Fitch expects Sunshine’s yield per hectare to increase in the medium term, providing adequate revenue visibility over the FY20-FY23 rating horizon. Palm oil is expected to contribute around 30% to Sunshine’s cash flow over FY20-FY23. The Sri Lankan government banned the planting of palm oil trees in November 2019, but this is not likely to have a material impact on Sunshine’s cash flow during FY20-FY23. This is because the average age of Sunshine’s palm oil plantations is 11 years and around 56% of the cultivated area will remain in the prime age of 11-16 years over the same period. Around 8% of the mature planted area is subject to the ban on replanting.

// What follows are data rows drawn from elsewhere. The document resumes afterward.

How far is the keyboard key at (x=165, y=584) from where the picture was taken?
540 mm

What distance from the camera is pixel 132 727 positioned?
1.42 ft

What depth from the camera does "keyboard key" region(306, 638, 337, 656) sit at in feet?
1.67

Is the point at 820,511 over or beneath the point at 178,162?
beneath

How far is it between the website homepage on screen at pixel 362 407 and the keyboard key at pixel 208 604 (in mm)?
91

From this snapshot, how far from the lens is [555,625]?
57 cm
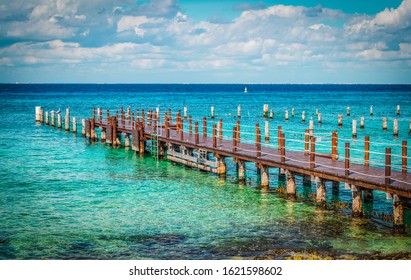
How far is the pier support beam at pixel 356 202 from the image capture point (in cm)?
1620

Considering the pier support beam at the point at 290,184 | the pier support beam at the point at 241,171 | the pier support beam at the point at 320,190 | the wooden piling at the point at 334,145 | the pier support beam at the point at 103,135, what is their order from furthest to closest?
the pier support beam at the point at 103,135 < the pier support beam at the point at 241,171 < the pier support beam at the point at 290,184 < the wooden piling at the point at 334,145 < the pier support beam at the point at 320,190

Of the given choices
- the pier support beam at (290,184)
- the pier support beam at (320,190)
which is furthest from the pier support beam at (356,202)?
the pier support beam at (290,184)

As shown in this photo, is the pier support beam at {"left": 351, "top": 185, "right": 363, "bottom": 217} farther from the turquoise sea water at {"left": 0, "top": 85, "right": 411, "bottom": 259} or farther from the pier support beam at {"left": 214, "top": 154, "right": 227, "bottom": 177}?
the pier support beam at {"left": 214, "top": 154, "right": 227, "bottom": 177}

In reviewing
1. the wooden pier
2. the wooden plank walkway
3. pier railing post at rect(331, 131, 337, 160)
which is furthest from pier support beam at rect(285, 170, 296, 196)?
pier railing post at rect(331, 131, 337, 160)

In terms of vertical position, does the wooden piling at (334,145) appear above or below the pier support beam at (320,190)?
above

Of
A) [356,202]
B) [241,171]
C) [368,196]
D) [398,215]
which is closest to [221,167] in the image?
[241,171]

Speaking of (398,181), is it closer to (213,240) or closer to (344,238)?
(344,238)

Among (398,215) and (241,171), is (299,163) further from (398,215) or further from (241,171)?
(398,215)

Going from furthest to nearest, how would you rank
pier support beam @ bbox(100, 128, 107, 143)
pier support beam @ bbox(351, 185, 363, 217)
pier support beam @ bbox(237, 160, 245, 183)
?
pier support beam @ bbox(100, 128, 107, 143) → pier support beam @ bbox(237, 160, 245, 183) → pier support beam @ bbox(351, 185, 363, 217)

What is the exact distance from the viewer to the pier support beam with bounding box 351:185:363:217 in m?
16.2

Volatility in power generation

Fitch expects the power generation segment to contribute around 10% to group EBITDA in the medium term and provide a degree of diversification to the group’s cash flow generation. However, uncertain weather patterns continue to be a risk as 90% of power-generation cash flow is from its hydropower plants. Fitch expects Sunshine to continue investing in their energy segment in FY21.

Derivation summary

Sunshine’s business risk profile benefits from defensive cash flows from pharmaceuticals and healthcare products, consumer goods, and the protected domestic palm oil industry. Sunshine’s cash flows are therefore more stable through economic cycles than rating peers Singer and Abans, the two largest consumer durables retailers. Demand for Singer’s and Abans’ products is cyclical and they are also currently facing regulatory pressures from import restrictions. Sunshine also has a much better financial risk profile, with low leverage and better liquidity, which more than offset its smaller operating scale and leads to a two-notch higher rating compared with Singer and Abans.    

National scale ratings are a risk-ranking of issuers in a particular market designed to help local investors differentiate risk. Fitch’s Sri Lankan national scale ratings are denoted by the unique identifier ‘(lka)’. Fitch adds this identifier to reflect the unique nature of its Sri Lankan national scale.